■ What to do ■
Below are some records. Set each one down exactly as it reads.

■ Provided material ■

====

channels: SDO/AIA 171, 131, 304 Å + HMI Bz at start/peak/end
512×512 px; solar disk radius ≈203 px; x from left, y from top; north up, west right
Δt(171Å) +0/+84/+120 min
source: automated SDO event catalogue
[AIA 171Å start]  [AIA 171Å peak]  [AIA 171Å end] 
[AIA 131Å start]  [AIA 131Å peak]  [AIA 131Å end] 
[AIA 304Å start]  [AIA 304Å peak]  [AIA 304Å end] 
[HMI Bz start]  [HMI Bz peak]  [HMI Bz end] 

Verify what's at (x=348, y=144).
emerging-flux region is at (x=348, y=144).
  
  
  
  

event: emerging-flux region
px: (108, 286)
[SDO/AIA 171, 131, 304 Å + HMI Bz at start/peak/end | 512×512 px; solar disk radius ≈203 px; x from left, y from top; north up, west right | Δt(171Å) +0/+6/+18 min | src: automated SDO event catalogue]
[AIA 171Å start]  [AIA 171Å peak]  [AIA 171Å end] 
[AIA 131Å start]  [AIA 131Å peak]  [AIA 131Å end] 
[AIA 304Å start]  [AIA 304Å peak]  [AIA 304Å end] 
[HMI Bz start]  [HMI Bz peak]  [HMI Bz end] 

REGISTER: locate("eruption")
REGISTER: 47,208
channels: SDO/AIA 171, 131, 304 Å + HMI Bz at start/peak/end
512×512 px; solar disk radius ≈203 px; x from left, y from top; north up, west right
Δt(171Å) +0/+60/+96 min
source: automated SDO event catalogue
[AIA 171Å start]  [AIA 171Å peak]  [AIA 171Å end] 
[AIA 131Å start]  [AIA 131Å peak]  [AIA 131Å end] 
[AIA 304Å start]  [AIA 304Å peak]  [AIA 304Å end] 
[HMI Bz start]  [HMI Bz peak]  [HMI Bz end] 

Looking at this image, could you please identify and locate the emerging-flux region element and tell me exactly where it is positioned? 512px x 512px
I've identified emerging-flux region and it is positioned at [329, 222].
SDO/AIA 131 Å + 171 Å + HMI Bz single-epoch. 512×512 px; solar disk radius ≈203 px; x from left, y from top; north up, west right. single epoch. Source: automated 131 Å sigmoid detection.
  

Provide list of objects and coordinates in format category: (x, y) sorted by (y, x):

====

■ Response for this exercise ■
channels: SDO/AIA 171, 131, 304 Å + HMI Bz at start/peak/end
512×512 px; solar disk radius ≈203 px; x from left, y from top; north up, west right
Δt(171Å) +0/+84/+120 min
source: automated SDO event catalogue
[AIA 171Å start]  [AIA 171Å peak]  [AIA 171Å end] 
[AIA 131Å start]  [AIA 131Å peak]  [AIA 131Å end] 
[AIA 304Å start]  [AIA 304Å peak]  [AIA 304Å end] 
[HMI Bz start]  [HMI Bz peak]  [HMI Bz end] 

Verify what's at (x=348, y=144).
emerging-flux region is at (x=348, y=144).
  
  
  
  

event: emerging-flux region
px: (108, 286)
[SDO/AIA 171, 131, 304 Å + HMI Bz at start/peak/end | 512×512 px; solar disk radius ≈203 px; x from left, y from top; north up, west right | Δt(171Å) +0/+6/+18 min | src: automated SDO event catalogue]
[AIA 171Å start]  [AIA 171Å peak]  [AIA 171Å end] 
[AIA 131Å start]  [AIA 131Å peak]  [AIA 131Å end] 
[AIA 304Å start]  [AIA 304Å peak]  [AIA 304Å end] 
[HMI Bz start]  [HMI Bz peak]  [HMI Bz end] 

REGISTER: locate("eruption")
REGISTER: 47,208
channels: SDO/AIA 171, 131, 304 Å + HMI Bz at start/peak/end
512×512 px; solar disk radius ≈203 px; x from left, y from top; north up, west right
Δt(171Å) +0/+60/+96 min
source: automated SDO event catalogue
[AIA 171Å start]  [AIA 171Å peak]  [AIA 171Å end] 
[AIA 131Å start]  [AIA 131Å peak]  [AIA 131Å end] 
[AIA 304Å start]  [AIA 304Å peak]  [AIA 304Å end] 
[HMI Bz start]  [HMI Bz peak]  [HMI Bz end] 

Looking at this image, could you please identify and locate the emerging-flux region element and tell me exactly where it is positioned? 512px x 512px
I've identified emerging-flux region and it is positioned at [329, 222].
SDO/AIA 131 Å + 171 Å + HMI Bz single-epoch. 512×512 px; solar disk radius ≈203 px; x from left, y from top; north up, west right. single epoch. Source: automated 131 Å sigmoid detection.
  

Provide list of objects and coordinates in format category: (x, y) sorted by (y, x):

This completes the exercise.